Article:
-- Start --

For the past 20 years, Lichtenberg has focused on what he calls his passion — the financial decision making, financial exploitation and financial capacity in older adults. The goal of the university-sponsored online program is to explore issues such as neurocognitive impairment and late life depression, and their impact on quality of life and longevity. The program is free to all, including financial advisors and their clients.
A Common Thread
About 60% of exploited older adults know their exploiter, often closely, says Lichtenberg. Identity theft and scams are costing these older adults billions of dollars each year.
Lichtenberg recalls an elderly male client who became so ill his son believed he would die. But the client recovered and upon returning to his home, found the son had sold everything including the client’s car. The son petitioned a court for control of his father’s finances.
“We are seeing a broader sense of entitlement by adult children to their parents’ money, which is kind of horrifying. There are numerous cases of adult children who, just for whatever reason, want more money.,” says Lichtenberg. “In this case, it was resolved when the judge threw out the son’s petition.’’
Identifying Those at Risk
To help protect older adults from this exploitation, Lichtenberg and his Wayne State University team created the Older Adult Nest Egg project, an interview, rating and self-report assessment review of financial decisions made by older adults.
It provides training, tools and resources for professionals, caregivers and older adults themselves.
“These results help identify those at-risk. And they can protect older adults from financial exploitation like undue influence, financial mismanagement and fraud,’’ he said.

-- End --

(Data listing)
-- Start --

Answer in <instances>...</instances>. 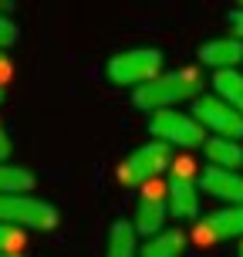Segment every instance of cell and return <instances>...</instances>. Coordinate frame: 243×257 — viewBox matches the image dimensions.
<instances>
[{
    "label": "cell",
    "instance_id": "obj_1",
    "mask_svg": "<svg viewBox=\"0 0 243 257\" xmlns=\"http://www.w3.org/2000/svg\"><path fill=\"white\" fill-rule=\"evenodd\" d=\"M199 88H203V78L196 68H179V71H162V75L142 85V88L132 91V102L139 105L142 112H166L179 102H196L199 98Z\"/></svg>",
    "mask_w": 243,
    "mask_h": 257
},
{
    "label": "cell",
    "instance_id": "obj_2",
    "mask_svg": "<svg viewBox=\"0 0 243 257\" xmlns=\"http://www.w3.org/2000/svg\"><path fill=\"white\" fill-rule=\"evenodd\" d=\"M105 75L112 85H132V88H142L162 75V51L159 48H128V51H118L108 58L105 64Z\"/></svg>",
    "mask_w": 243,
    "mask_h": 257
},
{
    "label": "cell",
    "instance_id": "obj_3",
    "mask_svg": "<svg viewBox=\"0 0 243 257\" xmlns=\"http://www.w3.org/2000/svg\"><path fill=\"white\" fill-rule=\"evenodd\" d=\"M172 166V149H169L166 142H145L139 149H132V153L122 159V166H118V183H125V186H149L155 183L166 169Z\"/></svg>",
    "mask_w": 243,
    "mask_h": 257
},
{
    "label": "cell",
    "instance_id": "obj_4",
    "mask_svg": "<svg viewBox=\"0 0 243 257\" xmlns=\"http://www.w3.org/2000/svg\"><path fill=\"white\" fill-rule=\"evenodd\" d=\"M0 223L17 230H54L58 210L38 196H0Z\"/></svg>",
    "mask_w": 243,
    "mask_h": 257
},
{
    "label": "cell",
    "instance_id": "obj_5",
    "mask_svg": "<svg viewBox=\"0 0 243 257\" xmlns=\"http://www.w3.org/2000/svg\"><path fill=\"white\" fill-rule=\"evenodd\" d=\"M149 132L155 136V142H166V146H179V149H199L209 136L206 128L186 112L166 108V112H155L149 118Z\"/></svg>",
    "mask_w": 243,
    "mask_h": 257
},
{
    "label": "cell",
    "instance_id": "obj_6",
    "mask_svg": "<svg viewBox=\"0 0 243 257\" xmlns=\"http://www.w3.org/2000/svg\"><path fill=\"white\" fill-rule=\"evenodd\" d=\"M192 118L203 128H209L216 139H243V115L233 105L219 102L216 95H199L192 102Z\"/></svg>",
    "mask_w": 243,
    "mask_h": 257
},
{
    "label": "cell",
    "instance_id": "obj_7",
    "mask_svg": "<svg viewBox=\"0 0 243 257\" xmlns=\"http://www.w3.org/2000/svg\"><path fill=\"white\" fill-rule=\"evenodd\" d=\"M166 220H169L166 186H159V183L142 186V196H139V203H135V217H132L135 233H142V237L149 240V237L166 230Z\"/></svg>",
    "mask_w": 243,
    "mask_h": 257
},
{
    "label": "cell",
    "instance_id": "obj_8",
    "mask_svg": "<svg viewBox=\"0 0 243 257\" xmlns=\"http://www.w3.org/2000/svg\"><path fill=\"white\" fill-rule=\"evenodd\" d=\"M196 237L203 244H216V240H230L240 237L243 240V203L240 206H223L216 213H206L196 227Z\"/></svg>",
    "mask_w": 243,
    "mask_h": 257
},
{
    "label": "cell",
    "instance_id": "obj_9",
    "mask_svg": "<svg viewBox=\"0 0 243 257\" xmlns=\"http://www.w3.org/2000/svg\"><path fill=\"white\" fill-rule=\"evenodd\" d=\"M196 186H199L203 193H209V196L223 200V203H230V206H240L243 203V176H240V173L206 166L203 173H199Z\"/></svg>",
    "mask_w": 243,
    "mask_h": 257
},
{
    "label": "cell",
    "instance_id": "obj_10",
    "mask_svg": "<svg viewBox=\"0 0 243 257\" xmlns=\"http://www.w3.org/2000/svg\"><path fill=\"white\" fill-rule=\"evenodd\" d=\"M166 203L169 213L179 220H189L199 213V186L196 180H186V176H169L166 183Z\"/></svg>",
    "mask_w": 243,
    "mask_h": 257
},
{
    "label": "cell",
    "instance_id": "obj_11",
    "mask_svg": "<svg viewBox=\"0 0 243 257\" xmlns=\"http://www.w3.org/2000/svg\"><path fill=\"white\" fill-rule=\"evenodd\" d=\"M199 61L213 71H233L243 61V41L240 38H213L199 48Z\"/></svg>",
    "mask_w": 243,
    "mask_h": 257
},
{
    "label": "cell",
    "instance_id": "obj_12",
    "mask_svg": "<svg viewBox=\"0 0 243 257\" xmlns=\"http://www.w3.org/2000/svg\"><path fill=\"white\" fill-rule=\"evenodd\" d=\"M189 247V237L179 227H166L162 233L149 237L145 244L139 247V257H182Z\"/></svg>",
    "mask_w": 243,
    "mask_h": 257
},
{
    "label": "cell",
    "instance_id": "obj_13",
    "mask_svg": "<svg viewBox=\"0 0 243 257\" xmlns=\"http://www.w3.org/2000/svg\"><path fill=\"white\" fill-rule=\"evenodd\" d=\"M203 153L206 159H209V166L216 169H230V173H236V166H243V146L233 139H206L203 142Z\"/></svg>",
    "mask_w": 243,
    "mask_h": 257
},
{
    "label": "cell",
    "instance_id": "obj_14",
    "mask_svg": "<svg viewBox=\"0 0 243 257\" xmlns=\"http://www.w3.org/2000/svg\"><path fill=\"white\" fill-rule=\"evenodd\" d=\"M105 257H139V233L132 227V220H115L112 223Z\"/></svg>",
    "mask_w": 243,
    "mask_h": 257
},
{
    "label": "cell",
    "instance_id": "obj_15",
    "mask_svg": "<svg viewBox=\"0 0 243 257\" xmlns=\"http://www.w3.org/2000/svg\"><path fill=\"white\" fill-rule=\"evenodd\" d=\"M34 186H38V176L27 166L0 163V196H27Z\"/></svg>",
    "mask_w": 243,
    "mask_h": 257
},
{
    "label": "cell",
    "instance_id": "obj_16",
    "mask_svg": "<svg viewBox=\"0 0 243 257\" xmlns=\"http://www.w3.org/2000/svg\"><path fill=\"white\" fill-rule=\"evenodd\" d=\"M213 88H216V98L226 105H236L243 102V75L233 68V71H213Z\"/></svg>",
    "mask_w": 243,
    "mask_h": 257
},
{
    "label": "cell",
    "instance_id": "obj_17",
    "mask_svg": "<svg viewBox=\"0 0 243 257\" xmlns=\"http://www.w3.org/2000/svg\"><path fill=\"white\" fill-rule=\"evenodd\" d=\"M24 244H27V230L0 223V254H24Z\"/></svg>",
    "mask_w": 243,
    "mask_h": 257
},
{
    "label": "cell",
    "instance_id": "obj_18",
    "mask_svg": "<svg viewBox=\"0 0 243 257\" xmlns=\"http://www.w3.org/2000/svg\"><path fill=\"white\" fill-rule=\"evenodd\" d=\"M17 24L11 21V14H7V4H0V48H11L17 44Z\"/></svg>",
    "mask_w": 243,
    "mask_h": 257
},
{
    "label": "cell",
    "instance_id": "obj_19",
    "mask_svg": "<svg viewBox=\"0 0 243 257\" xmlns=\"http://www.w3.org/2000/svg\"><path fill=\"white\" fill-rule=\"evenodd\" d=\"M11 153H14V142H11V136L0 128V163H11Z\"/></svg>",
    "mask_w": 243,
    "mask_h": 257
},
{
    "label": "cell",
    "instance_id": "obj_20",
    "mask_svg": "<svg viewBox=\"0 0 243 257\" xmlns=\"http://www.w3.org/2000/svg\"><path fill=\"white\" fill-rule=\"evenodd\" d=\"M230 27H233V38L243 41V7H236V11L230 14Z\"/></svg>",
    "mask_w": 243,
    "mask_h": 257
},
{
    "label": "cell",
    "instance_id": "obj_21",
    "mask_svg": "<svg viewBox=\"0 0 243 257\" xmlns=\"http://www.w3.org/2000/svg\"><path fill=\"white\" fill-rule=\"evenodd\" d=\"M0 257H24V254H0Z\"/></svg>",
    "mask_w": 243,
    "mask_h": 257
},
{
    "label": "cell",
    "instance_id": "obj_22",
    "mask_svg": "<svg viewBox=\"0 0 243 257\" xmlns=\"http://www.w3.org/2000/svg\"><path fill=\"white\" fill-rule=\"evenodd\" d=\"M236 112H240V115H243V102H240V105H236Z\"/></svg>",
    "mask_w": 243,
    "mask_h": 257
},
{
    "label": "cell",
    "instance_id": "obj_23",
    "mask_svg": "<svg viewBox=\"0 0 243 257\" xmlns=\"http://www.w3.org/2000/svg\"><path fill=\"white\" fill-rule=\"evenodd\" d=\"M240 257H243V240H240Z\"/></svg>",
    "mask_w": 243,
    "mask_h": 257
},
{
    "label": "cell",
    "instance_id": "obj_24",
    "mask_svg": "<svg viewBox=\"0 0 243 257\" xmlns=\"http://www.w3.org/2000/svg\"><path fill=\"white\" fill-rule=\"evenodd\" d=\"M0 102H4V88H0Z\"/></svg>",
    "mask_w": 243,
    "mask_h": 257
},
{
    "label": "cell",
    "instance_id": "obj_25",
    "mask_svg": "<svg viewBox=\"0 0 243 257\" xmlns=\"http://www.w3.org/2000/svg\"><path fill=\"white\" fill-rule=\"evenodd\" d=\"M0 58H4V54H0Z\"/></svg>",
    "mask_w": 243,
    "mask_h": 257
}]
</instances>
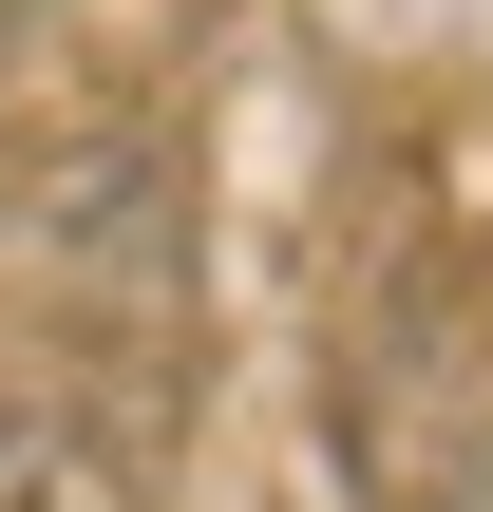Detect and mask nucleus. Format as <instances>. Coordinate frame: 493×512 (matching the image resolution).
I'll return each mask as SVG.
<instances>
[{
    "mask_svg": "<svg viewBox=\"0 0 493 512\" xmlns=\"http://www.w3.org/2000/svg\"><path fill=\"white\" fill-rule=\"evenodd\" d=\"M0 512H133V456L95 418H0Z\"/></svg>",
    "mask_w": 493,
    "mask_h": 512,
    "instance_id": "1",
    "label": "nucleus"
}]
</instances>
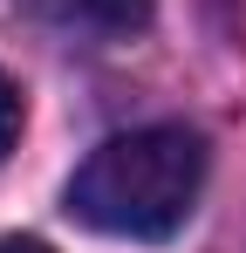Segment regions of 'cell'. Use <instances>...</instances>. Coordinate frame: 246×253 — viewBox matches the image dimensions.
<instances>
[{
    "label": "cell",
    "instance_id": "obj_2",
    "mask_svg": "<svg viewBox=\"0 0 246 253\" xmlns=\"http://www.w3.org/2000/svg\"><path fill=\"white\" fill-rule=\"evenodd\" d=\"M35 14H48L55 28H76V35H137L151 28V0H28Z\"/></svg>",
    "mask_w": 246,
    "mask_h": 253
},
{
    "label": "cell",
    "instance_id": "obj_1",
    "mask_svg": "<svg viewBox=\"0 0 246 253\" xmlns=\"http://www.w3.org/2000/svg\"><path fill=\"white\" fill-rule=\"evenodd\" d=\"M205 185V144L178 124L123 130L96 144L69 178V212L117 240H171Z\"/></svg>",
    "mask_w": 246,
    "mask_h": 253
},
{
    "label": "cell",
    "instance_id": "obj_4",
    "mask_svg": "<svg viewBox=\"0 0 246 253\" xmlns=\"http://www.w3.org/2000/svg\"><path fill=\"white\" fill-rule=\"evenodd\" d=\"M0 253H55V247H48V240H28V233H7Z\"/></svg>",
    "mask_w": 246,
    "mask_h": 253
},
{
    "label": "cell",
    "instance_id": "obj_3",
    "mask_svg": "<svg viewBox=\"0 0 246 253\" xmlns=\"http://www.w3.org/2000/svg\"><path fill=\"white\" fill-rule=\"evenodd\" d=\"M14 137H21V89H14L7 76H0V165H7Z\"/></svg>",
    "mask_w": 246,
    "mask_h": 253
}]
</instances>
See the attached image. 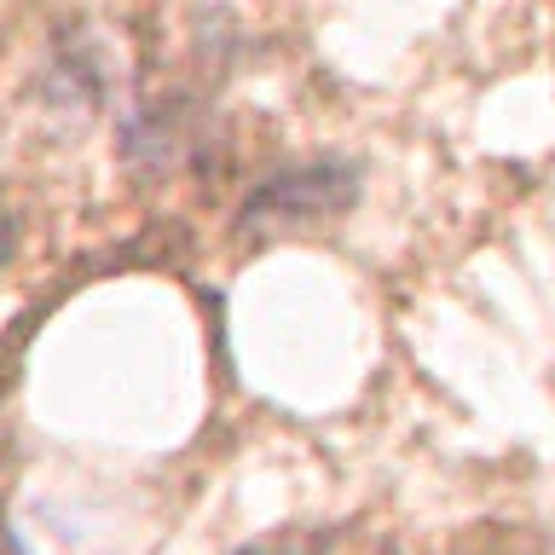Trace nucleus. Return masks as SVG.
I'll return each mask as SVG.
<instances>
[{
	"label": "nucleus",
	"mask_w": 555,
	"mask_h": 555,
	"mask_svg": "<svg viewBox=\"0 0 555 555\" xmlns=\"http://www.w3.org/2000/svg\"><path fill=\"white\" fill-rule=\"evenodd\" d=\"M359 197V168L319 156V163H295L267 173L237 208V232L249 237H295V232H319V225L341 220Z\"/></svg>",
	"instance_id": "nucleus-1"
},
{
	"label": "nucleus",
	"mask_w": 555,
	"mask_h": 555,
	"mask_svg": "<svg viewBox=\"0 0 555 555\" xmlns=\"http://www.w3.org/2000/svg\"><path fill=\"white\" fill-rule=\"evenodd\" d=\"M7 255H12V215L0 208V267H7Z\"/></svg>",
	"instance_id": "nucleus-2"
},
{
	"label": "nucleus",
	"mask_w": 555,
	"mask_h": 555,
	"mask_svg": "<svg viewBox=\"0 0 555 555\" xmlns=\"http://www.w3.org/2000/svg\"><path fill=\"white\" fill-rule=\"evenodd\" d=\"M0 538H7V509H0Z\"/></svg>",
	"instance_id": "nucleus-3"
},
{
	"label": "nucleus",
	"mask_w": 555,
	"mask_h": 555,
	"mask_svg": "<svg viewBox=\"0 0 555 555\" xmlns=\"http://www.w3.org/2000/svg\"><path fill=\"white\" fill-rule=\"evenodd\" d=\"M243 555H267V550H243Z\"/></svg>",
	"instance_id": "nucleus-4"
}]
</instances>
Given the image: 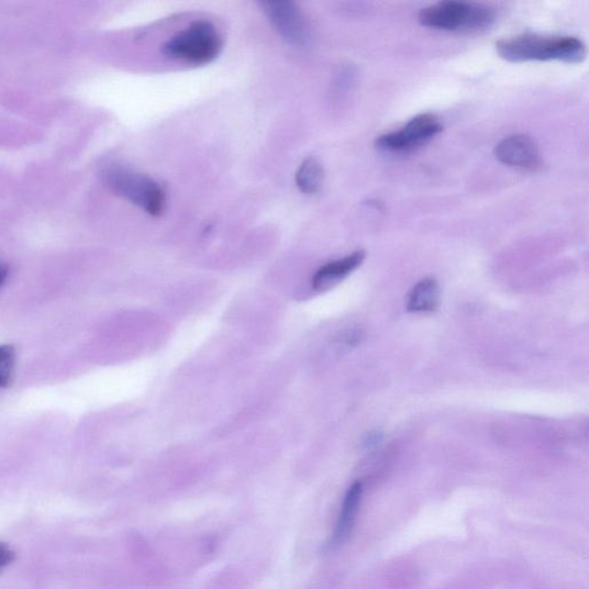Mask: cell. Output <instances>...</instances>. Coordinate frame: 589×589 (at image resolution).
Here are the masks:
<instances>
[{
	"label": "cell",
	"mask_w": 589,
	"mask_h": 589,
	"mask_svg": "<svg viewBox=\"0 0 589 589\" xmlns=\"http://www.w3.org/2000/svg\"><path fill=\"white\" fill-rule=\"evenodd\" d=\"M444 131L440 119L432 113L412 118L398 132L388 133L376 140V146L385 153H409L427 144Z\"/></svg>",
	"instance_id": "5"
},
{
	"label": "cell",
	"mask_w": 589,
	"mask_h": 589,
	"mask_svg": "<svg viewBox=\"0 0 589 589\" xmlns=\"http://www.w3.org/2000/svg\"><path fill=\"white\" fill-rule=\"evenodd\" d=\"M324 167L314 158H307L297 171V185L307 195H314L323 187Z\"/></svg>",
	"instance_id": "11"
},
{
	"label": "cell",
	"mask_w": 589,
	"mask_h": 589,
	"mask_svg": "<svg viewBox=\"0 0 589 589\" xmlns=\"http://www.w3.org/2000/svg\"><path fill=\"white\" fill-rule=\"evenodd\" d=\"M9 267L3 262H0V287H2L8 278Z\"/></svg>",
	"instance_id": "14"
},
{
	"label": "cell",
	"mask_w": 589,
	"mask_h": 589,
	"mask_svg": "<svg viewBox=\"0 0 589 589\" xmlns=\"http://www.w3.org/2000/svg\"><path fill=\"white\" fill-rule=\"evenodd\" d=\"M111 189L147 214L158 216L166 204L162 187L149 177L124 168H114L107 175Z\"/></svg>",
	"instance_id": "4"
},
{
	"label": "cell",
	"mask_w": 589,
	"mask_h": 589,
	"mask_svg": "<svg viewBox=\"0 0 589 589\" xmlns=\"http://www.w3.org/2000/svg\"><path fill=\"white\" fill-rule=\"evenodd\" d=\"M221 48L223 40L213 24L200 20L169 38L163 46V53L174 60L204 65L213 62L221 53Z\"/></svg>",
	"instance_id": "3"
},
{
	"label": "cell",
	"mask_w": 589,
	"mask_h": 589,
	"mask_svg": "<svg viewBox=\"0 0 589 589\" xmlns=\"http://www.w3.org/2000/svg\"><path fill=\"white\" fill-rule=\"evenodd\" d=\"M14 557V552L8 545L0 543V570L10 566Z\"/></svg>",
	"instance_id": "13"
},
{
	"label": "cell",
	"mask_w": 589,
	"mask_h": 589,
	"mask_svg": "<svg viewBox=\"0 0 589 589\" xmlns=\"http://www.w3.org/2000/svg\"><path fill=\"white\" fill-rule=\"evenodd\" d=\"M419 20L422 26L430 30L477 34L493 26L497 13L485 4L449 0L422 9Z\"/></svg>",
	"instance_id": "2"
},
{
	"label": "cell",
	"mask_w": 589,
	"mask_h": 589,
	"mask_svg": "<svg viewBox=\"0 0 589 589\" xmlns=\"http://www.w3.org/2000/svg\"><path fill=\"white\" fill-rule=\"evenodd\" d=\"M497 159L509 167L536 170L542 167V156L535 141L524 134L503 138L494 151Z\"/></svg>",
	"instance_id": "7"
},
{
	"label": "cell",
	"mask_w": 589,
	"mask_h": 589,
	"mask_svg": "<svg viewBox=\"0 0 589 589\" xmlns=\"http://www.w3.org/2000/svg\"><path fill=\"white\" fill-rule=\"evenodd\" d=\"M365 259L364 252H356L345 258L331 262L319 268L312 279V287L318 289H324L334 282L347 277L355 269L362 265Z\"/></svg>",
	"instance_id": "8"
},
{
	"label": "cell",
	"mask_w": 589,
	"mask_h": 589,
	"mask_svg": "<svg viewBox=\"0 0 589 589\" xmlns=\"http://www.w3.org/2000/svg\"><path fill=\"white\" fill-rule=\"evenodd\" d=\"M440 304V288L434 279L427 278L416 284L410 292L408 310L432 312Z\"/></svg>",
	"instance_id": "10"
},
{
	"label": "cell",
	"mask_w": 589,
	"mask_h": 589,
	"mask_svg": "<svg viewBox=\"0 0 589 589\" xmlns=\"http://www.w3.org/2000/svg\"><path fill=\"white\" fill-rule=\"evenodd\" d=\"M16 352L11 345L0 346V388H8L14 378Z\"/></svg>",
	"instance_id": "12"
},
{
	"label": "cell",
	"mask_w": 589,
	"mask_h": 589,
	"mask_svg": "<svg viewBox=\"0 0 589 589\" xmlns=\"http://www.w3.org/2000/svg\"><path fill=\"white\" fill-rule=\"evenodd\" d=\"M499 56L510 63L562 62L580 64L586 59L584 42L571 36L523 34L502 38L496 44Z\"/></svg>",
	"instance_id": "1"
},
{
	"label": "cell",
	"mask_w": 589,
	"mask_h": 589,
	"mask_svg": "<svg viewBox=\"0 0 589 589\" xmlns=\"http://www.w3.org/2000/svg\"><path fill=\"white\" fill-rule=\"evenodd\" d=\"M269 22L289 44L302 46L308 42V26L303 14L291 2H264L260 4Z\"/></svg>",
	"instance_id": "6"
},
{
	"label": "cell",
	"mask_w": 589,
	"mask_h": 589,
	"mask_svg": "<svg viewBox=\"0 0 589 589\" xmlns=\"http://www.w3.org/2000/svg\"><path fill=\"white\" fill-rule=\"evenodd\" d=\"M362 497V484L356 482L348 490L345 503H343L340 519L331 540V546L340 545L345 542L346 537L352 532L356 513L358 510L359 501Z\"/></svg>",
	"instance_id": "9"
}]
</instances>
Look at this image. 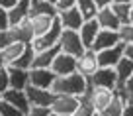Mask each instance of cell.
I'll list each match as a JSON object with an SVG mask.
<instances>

-- End --

In the article on financial exploitation of older adults, how was the case of the son who petitioned for control of his father's finances resolved?

Final answer: The judge threw out the son's petition.